• [Exercise] Among the entries below, tally each line in which the word "anti" is found, then state the tally alone.
Excerpted data: Begin
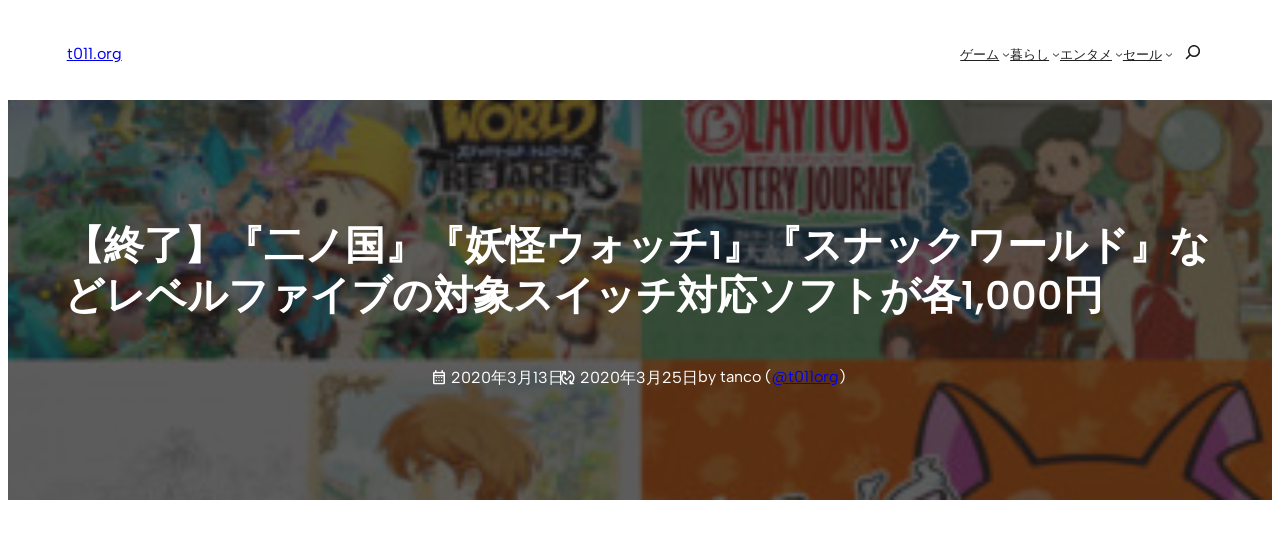

--- FILE ---
content_type: text/html; charset=utf-8
request_url: https://www.google.com/recaptcha/api2/aframe
body_size: 249
content:
<!DOCTYPE HTML><html><head><meta http-equiv="content-type" content="text/html; charset=UTF-8"></head><body><script nonce="et4Okrsd-BaYvhBuKSI5Hw">/** Anti-fraud and anti-abuse applications only. See google.com/recaptcha */ try{var clients={'sodar':'https://pagead2.googlesyndication.com/pagead/sodar?'};window.addEventListener("message",function(a){try{if(a.source===window.parent){var b=JSON.parse(a.data);var c=clients[b['id']];if(c){var d=document.createElement('img');d.src=c+b['params']+'&rc='+(localStorage.getItem("rc::a")?sessionStorage.getItem("rc::b"):"");window.document.body.appendChild(d);sessionStorage.setItem("rc::e",parseInt(sessionStorage.getItem("rc::e")||0)+1);localStorage.setItem("rc::h",'1769032044186');}}}catch(b){}});window.parent.postMessage("_grecaptcha_ready", "*");}catch(b){}</script></body></html>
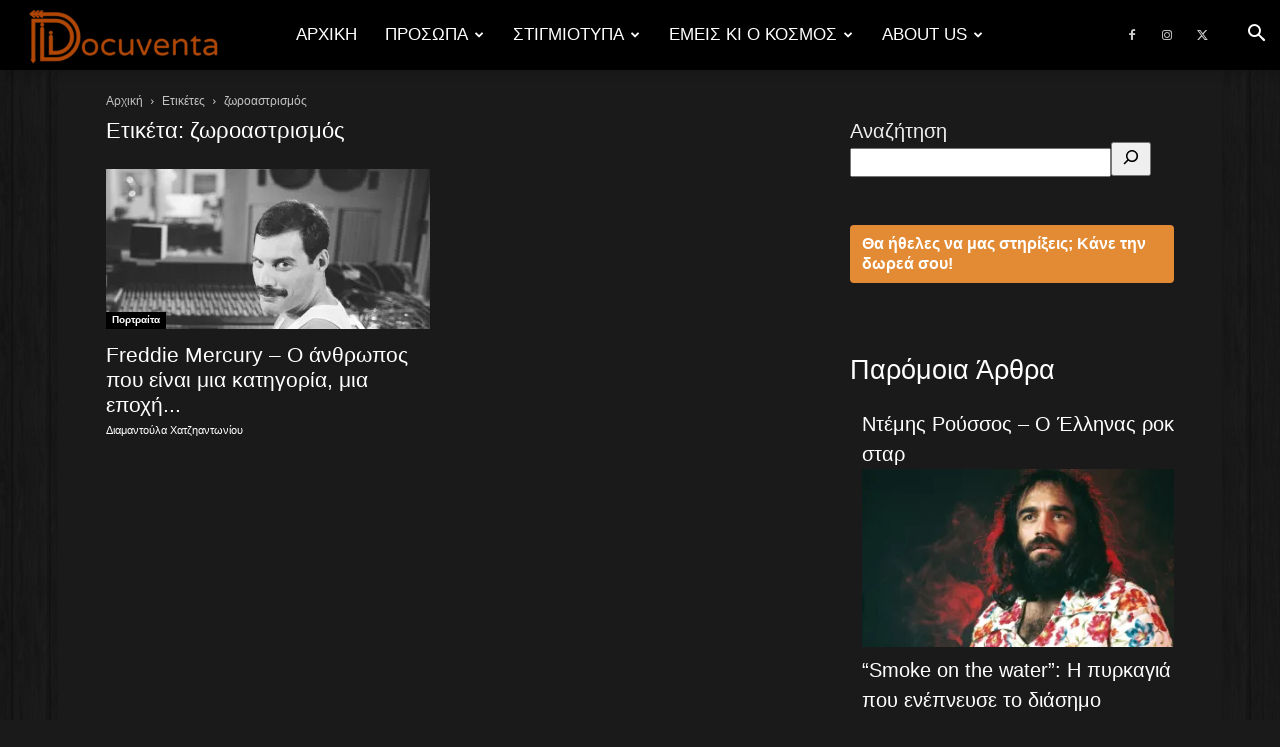

--- FILE ---
content_type: text/html; charset=utf-8
request_url: https://www.google.com/recaptcha/api2/aframe
body_size: 268
content:
<!DOCTYPE HTML><html><head><meta http-equiv="content-type" content="text/html; charset=UTF-8"></head><body><script nonce="CH8EHceVQf_RLIQ313QAyA">/** Anti-fraud and anti-abuse applications only. See google.com/recaptcha */ try{var clients={'sodar':'https://pagead2.googlesyndication.com/pagead/sodar?'};window.addEventListener("message",function(a){try{if(a.source===window.parent){var b=JSON.parse(a.data);var c=clients[b['id']];if(c){var d=document.createElement('img');d.src=c+b['params']+'&rc='+(localStorage.getItem("rc::a")?sessionStorage.getItem("rc::b"):"");window.document.body.appendChild(d);sessionStorage.setItem("rc::e",parseInt(sessionStorage.getItem("rc::e")||0)+1);localStorage.setItem("rc::h",'1769501507740');}}}catch(b){}});window.parent.postMessage("_grecaptcha_ready", "*");}catch(b){}</script></body></html>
Excerpted data: End
• [Exercise result] 2